* [Saved data entries]
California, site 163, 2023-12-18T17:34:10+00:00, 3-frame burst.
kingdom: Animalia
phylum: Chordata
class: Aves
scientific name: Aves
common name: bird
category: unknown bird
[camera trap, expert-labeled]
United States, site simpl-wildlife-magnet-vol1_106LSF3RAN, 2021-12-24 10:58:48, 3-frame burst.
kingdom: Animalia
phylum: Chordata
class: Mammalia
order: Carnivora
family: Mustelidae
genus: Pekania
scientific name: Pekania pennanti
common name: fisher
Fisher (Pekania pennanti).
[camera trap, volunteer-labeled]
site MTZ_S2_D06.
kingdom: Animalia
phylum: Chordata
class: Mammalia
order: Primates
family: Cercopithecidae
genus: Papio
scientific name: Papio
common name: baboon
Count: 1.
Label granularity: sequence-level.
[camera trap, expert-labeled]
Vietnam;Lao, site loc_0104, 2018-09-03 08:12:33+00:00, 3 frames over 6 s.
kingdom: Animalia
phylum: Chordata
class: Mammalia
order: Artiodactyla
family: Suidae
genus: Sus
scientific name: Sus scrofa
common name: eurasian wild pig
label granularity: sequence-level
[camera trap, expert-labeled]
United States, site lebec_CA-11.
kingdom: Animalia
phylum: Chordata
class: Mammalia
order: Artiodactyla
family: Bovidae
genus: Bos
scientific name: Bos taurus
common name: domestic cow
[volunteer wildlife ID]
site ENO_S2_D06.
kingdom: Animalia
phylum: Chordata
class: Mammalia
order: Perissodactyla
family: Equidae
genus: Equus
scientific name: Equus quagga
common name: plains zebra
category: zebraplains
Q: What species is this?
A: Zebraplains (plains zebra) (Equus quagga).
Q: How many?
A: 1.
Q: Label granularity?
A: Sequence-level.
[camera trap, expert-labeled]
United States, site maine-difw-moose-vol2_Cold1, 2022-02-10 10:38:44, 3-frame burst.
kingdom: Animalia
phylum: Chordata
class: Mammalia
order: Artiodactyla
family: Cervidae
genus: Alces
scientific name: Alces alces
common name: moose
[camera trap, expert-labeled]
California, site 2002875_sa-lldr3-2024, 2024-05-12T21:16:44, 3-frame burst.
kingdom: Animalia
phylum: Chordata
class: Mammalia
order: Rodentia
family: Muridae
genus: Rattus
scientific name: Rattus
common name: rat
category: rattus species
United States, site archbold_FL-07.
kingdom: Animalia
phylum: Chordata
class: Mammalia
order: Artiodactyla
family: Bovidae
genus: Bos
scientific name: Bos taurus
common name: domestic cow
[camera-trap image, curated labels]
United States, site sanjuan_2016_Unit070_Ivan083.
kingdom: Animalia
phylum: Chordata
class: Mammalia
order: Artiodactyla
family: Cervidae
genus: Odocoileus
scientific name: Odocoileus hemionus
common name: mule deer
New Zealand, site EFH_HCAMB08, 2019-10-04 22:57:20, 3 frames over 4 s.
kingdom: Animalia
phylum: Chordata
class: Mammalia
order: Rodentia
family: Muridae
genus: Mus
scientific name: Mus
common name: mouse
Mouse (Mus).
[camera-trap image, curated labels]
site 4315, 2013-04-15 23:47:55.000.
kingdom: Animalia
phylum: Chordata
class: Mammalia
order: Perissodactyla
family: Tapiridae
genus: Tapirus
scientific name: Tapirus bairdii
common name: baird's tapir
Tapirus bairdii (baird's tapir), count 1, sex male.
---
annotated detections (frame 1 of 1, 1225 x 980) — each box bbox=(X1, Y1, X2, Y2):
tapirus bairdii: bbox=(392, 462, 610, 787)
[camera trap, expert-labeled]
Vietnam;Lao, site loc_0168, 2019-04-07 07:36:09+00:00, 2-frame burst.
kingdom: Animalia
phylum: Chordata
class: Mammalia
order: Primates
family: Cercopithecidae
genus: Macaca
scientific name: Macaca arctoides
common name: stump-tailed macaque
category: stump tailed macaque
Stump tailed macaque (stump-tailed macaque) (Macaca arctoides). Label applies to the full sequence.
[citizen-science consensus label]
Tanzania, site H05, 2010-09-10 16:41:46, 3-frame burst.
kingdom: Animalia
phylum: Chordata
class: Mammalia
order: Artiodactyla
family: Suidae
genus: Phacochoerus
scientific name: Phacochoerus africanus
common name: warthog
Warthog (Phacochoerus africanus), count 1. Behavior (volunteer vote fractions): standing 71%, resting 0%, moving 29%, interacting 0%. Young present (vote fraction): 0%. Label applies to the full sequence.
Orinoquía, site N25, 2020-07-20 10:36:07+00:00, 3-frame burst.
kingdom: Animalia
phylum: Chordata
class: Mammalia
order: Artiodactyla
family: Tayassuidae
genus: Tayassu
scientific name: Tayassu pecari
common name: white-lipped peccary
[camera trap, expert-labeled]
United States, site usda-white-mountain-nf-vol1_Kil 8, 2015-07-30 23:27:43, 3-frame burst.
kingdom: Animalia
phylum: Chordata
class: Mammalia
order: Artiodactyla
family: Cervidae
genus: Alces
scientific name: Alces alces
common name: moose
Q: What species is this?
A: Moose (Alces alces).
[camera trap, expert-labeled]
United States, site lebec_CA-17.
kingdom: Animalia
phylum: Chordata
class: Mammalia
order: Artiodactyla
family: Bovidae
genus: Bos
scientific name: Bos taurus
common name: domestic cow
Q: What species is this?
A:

* [ACTION ITEM] Repeat the data precisely, reproducing every entry.

* [RESPONSE AREA]
California, site 163, 2023-12-18T17:34:10+00:00, 3-frame burst.
kingdom: Animalia
phylum: Chordata
class: Aves
scientific name: Aves
common name: bird
category: unknown bird
[camera trap, expert-labeled]
United States, site simpl-wildlife-magnet-vol1_106LSF3RAN, 2021-12-24 10:58:48, 3-frame burst.
kingdom: Animalia
phylum: Chordata
class: Mammalia
order: Carnivora
family: Mustelidae
genus: Pekania
scientific name: Pekania pennanti
common name: fisher
Fisher (Pekania pennanti).
[camera trap, volunteer-labeled]
site MTZ_S2_D06.
kingdom: Animalia
phylum: Chordata
class: Mammalia
order: Primates
family: Cercopithecidae
genus: Papio
scientific name: Papio
common name: baboon
Count: 1.
Label granularity: sequence-level.
[camera trap, expert-labeled]
Vietnam;Lao, site loc_0104, 2018-09-03 08:12:33+00:00, 3 frames over 6 s.
kingdom: Animalia
phylum: Chordata
class: Mammalia
order: Artiodactyla
family: Suidae
genus: Sus
scientific name: Sus scrofa
common name: eurasian wild pig
label granularity: sequence-level
[camera trap, expert-labeled]
United States, site lebec_CA-11.
kingdom: Animalia
phylum: Chordata
class: Mammalia
order: Artiodactyla
family: Bovidae
genus: Bos
scientific name: Bos taurus
common name: domestic cow
[volunteer wildlife ID]
site ENO_S2_D06.
kingdom: Animalia
phylum: Chordata
class: Mammalia
order: Perissodactyla
family: Equidae
genus: Equus
scientific name: Equus quagga
common name: plains zebra
category: zebraplains
Q: What species is this?
A: Zebraplains (plains zebra) (Equus quagga).
Q: How many?
A: 1.
Q: Label granularity?
A: Sequence-level.
[camera trap, expert-labeled]
United States, site maine-difw-moose-vol2_Cold1, 2022-02-10 10:38:44, 3-frame burst.
kingdom: Animalia
phylum: Chordata
class: Mammalia
order: Artiodactyla
family: Cervidae
genus: Alces
scientific name: Alces alces
common name: moose
[camera trap, expert-labeled]
California, site 2002875_sa-lldr3-2024, 2024-05-12T21:16:44, 3-frame burst.
kingdom: Animalia
phylum: Chordata
class: Mammalia
order: Rodentia
family: Muridae
genus: Rattus
scientific name: Rattus
common name: rat
category: rattus species
United States, site archbold_FL-07.
kingdom: Animalia
phylum: Chordata
class: Mammalia
order: Artiodactyla
family: Bovidae
genus: Bos
scientific name: Bos taurus
common name: domestic cow
[camera-trap image, curated labels]
United States, site sanjuan_2016_Unit070_Ivan083.
kingdom: Animalia
phylum: Chordata
class: Mammalia
order: Artiodactyla
family: Cervidae
genus: Odocoileus
scientific name: Odocoileus hemionus
common name: mule deer
New Zealand, site EFH_HCAMB08, 2019-10-04 22:57:20, 3 frames over 4 s.
kingdom: Animalia
phylum: Chordata
class: Mammalia
order: Rodentia
family: Muridae
genus: Mus
scientific name: Mus
common name: mouse
Mouse (Mus).
[camera-trap image, curated labels]
site 4315, 2013-04-15 23:47:55.000.
kingdom: Animalia
phylum: Chordata
class: Mammalia
order: Perissodactyla
family: Tapiridae
genus: Tapirus
scientific name: Tapirus bairdii
common name: baird's tapir
Tapirus bairdii (baird's tapir), count 1, sex male.
---
annotated detections (frame 1 of 1, 1225 x 980) — each box bbox=(X1, Y1, X2, Y2):
tapirus bairdii: bbox=(392, 462, 610, 787)
[camera trap, expert-labeled]
Vietnam;Lao, site loc_0168, 2019-04-07 07:36:09+00:00, 2-frame burst.
kingdom: Animalia
phylum: Chordata
class: Mammalia
order: Primates
family: Cercopithecidae
genus: Macaca
scientific name: Macaca arctoides
common name: stump-tailed macaque
category: stump tailed macaque
Stump tailed macaque (stump-tailed macaque) (Macaca arctoides). Label applies to the full sequence.
[citizen-science consensus label]
Tanzania, site H05, 2010-09-10 16:41:46, 3-frame burst.
kingdom: Animalia
phylum: Chordata
class: Mammalia
order: Artiodactyla
family: Suidae
genus: Phacochoerus
scientific name: Phacochoerus africanus
common name: warthog
Warthog (Phacochoerus africanus), count 1. Behavior (volunteer vote fractions): standing 71%, resting 0%, moving 29%, interacting 0%. Young present (vote fraction): 0%. Label applies to the full sequence.
Orinoquía, site N25, 2020-07-20 10:36:07+00:00, 3-frame burst.
kingdom: Animalia
phylum: Chordata
class: Mammalia
order: Artiodactyla
family: Tayassuidae
genus: Tayassu
scientific name: Tayassu pecari
common name: white-lipped peccary
[camera trap, expert-labeled]
United States, site usda-white-mountain-nf-vol1_Kil 8, 2015-07-30 23:27:43, 3-frame burst.
kingdom: Animalia
phylum: Chordata
class: Mammalia
order: Artiodactyla
family: Cervidae
genus: Alces
scientific name: Alces alces
common name: moose
Q: What species is this?
A: Moose (Alces alces).
[camera trap, expert-labeled]
United States, site lebec_CA-17.
kingdom: Animalia
phylum: Chordata
class: Mammalia
order: Artiodactyla
family: Bovidae
genus: Bos
scientific name: Bos taurus
common name: domestic cow
Q: What species is this?
A:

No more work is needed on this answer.